Scientific classification
- Kingdom: Plantae
- Clade: Tracheophytes
- Clade: Angiosperms
- Clade: Eudicots
- Clade: Rosids
- Order: Rosales
- Family: Rosaceae
- Genus: Macromeles
- Species: M. tschonoskii
- Binomial name: Macromeles tschonoskii (Maxim.) Koidz.
- Synonyms: Homotypic Synonyms Cormus tschonoskii (Maxim.) Koidz. ; Docyniopsis tschonoskii (Maxim.) Koidz. ; Eriolobus tschonoskii (Maxim.) Rehder ; Malus tschonoskii (Maxim.) C.K.Schneid. ; Pyrus tschonoskii Maxim.; Heterotypic Synonyms Pyrus tschonoskii hoggii Franch. & Sav.;

= Macromeles tschonoskii =

- Authority: (Maxim.) Koidz.
- Conservation status: DD

Species of apple tree

Macromeles tschonoskii (common names Chonosuki crab and pillar apple) is a species of flowering plant in the family Rosaceae. It is a tree endemic to Japan.
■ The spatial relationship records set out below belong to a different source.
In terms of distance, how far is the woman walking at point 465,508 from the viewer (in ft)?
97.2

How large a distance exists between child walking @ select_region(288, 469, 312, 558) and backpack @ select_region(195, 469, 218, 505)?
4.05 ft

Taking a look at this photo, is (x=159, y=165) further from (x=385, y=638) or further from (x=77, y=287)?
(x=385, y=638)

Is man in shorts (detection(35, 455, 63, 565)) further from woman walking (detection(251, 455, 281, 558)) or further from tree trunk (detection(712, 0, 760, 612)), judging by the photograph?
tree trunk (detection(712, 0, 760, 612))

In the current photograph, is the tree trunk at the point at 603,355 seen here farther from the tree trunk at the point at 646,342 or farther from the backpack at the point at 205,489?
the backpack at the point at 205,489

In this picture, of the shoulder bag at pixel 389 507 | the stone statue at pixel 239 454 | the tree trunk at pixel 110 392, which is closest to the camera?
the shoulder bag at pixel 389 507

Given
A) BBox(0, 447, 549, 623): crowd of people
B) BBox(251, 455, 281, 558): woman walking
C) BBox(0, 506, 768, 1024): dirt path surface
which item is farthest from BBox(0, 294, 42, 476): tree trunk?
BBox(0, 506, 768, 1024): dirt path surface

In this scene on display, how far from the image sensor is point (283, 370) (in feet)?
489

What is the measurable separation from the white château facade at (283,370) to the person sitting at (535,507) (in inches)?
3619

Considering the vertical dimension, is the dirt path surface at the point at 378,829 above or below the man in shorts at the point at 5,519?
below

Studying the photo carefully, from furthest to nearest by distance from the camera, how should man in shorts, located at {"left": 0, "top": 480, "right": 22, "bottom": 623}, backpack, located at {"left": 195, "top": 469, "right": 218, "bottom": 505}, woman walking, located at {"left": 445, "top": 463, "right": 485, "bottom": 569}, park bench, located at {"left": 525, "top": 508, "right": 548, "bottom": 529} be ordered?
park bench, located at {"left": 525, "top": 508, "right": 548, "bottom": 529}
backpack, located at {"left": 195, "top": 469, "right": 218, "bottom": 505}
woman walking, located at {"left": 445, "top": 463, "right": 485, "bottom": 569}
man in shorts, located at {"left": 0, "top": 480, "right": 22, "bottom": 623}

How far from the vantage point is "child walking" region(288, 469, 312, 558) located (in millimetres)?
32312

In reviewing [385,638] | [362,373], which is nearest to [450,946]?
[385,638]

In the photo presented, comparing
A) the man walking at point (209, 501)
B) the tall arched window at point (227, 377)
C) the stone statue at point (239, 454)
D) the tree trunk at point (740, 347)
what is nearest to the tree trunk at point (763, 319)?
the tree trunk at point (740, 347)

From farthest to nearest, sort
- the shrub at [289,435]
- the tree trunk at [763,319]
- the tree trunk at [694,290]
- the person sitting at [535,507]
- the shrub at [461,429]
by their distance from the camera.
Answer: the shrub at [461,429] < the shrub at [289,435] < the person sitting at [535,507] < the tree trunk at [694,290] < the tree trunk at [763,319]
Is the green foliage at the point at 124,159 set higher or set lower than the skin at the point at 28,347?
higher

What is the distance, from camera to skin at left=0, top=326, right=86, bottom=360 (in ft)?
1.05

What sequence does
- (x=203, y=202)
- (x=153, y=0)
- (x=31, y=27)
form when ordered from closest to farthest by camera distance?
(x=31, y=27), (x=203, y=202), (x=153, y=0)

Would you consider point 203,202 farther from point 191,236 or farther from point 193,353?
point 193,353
The specific epithet tschonoskii refers to the 19th century Japanese botanist Sugawa Tschonoski.

==Description==
Macromeles tschonoskii is a strong-growing deciduous tree, it has a distinctive columnar habit and is particularly noted for its autumn colouring, when the glossy mid-green leaves turn to brilliant shades of yellow, orange, purple and scarlet. Single white flowers, tinged pink, appear in May and are followed by rounded red-flushed yellow-green crabapples.

It can grow to 9 m tall by 1.8 m broad in 20 years, with an ultimate height of 12 m.

==Habitat==
The species grows well in many soil types, doing best in moist, well-drained soil.

==Uses==
It is cultivated as an ornamental tree, for planting in gardens.